1

I am comparing queries on PostgreSQL 8.3.14 which return the same result set.

I have used EXPLAIN on my queries to track the estimated total cost. I have also run the queries a few times and recorded the total time it took to run. I understand consecutive runs will cause more data to be cached and skew the actual no-cache runtime.

Still I would expect that EXPLAIN cost would be somewhat proportional to the total runtime (with cache skew).

My data denies this. I compared 4 queries.

  1. Query A
    • Total Cost: 119 500
    • Average Runtime: 28.101 seconds
  2. Query B
    • Total Cost: 115 700
    • Average Runtime: 28.291 seconds
  3. Query C
    • Total Cost: 116 200
    • Average Runtime: 32.409 seconds
  4. Query D
    • Total Cost: 93 200
    • Average Runtime: 37.503 seconds

I ran Query D last and if anything it should be the fastest because of the caching problem. Since running the queries without cache seems to be difficult based on this Q+A:

[SO]:See and clear Postgres caches/buffers?

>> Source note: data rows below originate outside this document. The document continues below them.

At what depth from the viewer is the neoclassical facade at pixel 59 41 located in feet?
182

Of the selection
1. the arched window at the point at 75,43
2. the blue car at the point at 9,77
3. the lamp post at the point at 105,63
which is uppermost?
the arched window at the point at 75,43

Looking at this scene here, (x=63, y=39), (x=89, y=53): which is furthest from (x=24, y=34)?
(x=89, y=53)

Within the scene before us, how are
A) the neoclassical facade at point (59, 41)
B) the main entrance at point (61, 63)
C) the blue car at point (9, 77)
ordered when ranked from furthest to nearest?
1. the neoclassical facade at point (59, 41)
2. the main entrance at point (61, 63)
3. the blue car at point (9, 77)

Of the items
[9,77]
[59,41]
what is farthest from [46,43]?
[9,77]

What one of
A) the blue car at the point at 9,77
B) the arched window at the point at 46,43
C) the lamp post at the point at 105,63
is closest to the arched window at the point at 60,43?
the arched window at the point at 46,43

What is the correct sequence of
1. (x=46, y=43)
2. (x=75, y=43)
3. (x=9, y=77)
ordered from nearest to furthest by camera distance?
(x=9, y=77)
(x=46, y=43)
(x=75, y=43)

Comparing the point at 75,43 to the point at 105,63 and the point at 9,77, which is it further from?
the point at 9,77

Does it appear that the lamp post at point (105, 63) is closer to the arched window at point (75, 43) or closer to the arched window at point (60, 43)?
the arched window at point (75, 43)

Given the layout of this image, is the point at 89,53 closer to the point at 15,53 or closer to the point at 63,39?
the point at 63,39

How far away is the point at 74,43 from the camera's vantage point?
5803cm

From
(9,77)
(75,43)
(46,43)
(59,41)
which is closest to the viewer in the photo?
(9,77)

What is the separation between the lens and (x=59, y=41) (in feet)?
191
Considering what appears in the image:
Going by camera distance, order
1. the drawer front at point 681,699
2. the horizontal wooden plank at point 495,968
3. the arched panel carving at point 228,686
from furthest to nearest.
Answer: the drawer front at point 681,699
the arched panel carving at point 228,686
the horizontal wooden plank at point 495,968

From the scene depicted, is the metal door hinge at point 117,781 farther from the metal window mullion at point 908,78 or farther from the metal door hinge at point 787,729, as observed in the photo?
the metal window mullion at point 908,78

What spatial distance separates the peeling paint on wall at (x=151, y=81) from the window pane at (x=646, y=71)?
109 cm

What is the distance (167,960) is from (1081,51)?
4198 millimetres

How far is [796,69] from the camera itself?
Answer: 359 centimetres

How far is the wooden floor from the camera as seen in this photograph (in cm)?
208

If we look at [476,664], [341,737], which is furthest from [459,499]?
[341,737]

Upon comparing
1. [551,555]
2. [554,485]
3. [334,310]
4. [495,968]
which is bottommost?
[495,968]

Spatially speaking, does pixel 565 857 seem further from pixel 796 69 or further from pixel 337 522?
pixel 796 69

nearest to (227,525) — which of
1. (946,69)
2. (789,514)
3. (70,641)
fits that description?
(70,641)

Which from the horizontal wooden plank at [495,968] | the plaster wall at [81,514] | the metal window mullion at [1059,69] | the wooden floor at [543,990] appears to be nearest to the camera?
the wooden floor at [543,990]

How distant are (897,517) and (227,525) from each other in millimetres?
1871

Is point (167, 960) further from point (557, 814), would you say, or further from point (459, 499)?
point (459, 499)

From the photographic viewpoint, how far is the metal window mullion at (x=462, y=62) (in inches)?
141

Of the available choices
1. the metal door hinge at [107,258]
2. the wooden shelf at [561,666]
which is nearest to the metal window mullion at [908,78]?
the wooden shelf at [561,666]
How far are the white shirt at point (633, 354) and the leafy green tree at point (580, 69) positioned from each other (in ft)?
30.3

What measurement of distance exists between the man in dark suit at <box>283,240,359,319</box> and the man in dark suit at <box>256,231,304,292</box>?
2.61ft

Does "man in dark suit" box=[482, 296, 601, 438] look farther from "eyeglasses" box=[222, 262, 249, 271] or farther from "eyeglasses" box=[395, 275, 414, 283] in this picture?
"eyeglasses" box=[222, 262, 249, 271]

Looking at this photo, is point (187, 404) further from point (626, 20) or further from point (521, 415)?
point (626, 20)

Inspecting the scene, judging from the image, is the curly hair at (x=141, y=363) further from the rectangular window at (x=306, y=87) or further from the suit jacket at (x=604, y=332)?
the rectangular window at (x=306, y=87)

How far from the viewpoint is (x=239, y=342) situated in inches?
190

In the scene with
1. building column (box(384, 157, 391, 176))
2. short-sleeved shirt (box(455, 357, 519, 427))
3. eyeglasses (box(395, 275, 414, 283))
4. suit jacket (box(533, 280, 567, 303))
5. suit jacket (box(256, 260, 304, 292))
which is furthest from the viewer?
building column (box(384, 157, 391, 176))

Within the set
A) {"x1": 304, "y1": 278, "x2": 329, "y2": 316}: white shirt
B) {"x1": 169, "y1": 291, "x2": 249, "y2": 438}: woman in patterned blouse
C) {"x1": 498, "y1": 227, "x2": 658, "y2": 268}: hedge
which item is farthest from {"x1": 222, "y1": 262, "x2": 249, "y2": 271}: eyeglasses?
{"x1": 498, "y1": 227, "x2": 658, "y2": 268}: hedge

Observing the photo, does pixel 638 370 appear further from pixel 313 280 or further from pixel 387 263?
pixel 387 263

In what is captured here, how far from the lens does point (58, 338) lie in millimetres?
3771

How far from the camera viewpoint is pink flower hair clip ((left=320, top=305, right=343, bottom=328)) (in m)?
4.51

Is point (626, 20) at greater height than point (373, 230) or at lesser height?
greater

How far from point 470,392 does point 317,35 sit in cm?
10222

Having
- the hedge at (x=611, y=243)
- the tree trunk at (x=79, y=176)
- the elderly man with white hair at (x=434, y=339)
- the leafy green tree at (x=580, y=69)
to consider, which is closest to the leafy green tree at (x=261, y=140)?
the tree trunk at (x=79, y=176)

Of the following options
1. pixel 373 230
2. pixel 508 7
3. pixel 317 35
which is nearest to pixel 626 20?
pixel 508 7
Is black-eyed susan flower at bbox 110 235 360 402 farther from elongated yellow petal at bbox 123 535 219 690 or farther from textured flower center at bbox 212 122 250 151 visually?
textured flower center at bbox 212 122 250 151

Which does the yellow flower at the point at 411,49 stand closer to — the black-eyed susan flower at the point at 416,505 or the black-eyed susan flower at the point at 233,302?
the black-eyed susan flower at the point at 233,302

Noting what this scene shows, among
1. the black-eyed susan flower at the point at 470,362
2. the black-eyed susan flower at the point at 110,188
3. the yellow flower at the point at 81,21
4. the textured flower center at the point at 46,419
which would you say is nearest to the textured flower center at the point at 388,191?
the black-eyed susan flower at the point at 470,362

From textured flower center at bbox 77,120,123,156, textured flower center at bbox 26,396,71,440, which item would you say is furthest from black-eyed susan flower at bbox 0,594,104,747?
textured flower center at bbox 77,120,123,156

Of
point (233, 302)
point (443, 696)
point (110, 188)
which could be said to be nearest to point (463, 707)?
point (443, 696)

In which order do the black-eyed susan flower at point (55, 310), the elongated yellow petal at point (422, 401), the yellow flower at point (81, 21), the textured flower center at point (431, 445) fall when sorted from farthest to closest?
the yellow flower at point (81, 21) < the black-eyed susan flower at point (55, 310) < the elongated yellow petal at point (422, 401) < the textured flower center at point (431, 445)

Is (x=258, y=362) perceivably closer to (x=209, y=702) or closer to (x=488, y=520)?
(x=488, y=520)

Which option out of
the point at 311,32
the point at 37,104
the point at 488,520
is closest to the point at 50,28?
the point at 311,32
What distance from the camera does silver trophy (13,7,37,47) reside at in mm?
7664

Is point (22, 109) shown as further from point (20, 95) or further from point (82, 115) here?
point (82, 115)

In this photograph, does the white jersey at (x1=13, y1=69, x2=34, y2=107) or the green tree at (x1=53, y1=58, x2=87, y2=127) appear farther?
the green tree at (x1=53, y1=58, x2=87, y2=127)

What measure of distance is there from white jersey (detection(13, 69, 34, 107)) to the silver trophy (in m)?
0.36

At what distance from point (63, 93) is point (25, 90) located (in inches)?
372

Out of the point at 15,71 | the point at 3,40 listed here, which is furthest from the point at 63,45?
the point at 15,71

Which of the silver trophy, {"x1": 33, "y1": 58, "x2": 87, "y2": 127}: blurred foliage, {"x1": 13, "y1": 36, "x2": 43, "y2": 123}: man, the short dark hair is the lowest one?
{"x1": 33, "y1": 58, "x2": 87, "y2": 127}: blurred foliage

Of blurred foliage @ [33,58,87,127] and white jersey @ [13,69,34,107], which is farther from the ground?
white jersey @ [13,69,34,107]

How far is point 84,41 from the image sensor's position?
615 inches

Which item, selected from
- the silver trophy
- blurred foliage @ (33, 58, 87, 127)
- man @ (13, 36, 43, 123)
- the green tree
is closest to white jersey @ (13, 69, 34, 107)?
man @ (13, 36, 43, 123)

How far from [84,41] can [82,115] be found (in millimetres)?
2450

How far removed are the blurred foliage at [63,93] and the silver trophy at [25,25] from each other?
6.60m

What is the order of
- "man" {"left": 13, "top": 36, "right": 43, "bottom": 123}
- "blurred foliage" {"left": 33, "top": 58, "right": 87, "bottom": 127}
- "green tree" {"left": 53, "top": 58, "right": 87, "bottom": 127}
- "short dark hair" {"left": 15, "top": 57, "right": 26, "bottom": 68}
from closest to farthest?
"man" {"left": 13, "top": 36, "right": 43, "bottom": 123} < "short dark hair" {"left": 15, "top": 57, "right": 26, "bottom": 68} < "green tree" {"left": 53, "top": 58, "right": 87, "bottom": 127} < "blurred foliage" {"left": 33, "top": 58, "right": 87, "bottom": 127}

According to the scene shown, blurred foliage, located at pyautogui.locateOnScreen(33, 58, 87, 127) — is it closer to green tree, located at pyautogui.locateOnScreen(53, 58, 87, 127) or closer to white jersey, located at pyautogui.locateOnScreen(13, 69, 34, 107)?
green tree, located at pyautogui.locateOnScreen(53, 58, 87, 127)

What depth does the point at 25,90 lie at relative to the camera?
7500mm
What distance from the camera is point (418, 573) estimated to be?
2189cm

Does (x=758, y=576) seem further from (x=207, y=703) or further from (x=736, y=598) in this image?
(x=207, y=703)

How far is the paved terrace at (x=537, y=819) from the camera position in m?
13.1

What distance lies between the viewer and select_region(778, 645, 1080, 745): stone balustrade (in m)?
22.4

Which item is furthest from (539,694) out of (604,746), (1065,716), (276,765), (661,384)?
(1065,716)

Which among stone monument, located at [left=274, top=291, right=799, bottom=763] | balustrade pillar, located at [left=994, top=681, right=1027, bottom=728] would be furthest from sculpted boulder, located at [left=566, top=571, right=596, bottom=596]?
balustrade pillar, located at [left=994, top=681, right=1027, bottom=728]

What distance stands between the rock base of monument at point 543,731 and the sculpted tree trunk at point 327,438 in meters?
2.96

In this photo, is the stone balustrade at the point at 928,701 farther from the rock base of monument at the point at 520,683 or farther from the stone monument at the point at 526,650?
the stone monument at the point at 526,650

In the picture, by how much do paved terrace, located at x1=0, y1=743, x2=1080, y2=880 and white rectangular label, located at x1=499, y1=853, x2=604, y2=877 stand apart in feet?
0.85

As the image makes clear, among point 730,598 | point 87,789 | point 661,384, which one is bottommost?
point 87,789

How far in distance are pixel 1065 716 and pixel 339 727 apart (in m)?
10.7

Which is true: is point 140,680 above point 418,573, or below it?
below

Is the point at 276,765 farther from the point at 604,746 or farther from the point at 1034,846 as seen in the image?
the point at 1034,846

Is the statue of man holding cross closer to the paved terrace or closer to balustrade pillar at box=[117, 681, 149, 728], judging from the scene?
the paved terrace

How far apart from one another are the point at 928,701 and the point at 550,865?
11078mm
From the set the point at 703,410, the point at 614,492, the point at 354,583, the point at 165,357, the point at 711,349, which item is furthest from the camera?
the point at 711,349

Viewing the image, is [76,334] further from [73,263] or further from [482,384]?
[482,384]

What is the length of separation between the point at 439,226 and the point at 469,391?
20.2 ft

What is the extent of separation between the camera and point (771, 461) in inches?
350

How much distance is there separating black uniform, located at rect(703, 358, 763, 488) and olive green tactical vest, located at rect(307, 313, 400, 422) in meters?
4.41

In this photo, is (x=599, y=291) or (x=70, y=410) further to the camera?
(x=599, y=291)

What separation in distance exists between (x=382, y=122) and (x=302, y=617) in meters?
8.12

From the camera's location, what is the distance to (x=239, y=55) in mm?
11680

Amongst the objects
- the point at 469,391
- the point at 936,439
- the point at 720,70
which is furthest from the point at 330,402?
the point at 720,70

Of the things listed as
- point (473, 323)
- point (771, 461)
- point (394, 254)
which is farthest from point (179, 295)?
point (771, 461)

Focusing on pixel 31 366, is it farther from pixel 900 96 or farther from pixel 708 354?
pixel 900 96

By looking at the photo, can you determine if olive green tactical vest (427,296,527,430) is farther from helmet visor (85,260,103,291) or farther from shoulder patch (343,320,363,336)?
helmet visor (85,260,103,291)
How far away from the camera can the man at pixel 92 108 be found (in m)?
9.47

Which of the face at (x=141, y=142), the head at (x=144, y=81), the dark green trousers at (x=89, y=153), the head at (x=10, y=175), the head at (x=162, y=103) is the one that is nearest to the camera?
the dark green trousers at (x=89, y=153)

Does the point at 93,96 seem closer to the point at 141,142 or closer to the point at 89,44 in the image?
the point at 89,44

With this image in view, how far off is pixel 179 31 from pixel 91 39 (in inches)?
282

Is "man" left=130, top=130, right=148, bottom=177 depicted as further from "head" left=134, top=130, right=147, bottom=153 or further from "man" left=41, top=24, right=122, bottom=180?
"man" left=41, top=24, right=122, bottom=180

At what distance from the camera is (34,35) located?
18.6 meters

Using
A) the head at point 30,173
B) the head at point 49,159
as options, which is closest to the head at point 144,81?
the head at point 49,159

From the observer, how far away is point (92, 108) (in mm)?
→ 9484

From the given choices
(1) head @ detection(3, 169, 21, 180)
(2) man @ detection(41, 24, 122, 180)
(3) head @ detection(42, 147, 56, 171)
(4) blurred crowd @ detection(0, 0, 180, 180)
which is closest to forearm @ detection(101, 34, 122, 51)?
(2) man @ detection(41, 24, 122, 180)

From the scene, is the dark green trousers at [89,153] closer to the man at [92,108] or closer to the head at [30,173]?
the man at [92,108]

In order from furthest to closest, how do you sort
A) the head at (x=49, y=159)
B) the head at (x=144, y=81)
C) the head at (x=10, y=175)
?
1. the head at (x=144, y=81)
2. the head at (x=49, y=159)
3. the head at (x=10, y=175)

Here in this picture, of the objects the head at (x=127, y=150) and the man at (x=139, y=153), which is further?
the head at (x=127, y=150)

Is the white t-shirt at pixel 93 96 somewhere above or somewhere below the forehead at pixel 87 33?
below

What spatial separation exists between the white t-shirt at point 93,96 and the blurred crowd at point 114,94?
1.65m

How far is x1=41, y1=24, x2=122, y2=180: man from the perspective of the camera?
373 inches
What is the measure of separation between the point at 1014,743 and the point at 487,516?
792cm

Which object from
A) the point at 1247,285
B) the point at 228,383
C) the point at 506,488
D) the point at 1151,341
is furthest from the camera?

How can I measure which query is the most efficient?

Community
  • 1
  • 1
Oliver
  • 421
  • 3
  • 6

2 Answers2

1

The query cost shown by the planner is a function of the structure of your indexes and also the relative frequencies of certain values in the relevant tables. PostgreSQL keeps track of the most common values seen in all of the columns of all of your tables so that it can get an idea of how many rows each stage of each plan is likely to operate on.

This information can become out of date. If you are really trying to get an accurate idea of how costly a query is, make sure that the statistics postgres is using is up to date, by executing a VACUUM ANALYZE statement.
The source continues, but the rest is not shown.